TEXTAUSZUG
────────────────
Der Kläger habe «überhaupt nichts gemacht». Beziehungsweise sei das, was er gemacht habe, nicht vereinbart worden. In der Folge sei sie mit Rechnungen «regelrecht bombardiert» worden. Sie reicht dem Gericht viele Kopien ein. Das Gerichtspersonal versucht die Unterlagen zu sortieren und sich einen Überblick zu verschaffen – mit mässigem Erfolg.
Die Richterin rät der Kundin, die Rechnung zu bezahlen
Klar wird, dass der Kläger auf seine Forderung von 180 Franken noch eine Mehrwertsteuer von rund 13 Franken, die Kosten für die Betreibung von 93 Franken sowie den Aufwand für das Schlichtungsverfahren von 65 Franken draufschlug. Total beläuft sich seine Forderung auf 351 Franken. Die Frau zeigt sich über einen Punkt besonders schockiert: Der Geschäftsführer habe ihr später auch noch das bereits unterschriebene Formular mit dem Kostendach zugestellt.
────────────────
MATERIAL ZUR ÜBUNG
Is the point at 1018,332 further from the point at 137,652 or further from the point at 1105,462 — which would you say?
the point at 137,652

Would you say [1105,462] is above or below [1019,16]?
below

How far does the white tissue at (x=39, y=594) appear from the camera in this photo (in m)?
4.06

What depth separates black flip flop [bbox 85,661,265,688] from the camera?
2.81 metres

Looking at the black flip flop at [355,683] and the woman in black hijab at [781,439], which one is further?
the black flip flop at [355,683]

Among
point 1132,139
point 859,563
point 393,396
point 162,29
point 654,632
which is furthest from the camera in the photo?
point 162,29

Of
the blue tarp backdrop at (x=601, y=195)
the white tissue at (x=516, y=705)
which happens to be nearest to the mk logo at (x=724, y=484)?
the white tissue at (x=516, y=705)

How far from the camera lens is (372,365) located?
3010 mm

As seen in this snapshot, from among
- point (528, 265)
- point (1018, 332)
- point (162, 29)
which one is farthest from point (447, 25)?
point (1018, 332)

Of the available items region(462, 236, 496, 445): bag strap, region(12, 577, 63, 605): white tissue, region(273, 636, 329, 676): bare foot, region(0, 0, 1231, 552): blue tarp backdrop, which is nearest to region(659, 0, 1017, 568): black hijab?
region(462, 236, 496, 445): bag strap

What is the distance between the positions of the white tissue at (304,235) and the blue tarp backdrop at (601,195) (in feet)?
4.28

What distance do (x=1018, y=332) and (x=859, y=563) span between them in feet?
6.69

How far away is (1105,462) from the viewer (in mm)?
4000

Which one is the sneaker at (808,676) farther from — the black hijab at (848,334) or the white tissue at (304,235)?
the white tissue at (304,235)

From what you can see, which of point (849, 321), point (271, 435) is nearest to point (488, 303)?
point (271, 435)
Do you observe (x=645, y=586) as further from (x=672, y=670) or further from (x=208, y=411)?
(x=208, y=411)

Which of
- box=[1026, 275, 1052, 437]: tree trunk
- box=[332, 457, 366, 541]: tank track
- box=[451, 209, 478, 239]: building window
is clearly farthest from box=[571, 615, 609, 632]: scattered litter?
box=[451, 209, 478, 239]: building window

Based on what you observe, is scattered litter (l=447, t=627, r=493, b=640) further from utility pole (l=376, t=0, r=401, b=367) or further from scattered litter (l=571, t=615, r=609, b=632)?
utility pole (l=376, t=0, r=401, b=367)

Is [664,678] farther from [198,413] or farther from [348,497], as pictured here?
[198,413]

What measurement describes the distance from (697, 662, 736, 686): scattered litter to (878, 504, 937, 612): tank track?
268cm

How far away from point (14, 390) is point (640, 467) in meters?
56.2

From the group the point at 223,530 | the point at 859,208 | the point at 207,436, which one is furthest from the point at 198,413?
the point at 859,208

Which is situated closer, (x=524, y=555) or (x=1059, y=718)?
────────────────
AUFGABEN ZUR ÜBUNG
1. Auf welchen Gesamtbetrag beläuft sich laut Textauszug die Forderung des Klägers?
2. Wie lauten die Zeilen von der Zeile mit „How far away from“ bis hinunter zum Ende der Zeilen, wenn man darin „furthest“ gegen „farthest“ tauscht und sonst nichts verändert?
Der Textauszug und die Zeilen stammen aus verschiedenen Quellen.

ALS ANTWORT
1. Auf 351 Franken.

2.
How far away from point (14, 390) is point (640, 467) in meters?
56.2

From the group the point at 223,530 | the point at 859,208 | the point at 207,436, which one is farthest from the point at 198,413?
the point at 859,208

Which is situated closer, (x=524, y=555) or (x=1059, y=718)?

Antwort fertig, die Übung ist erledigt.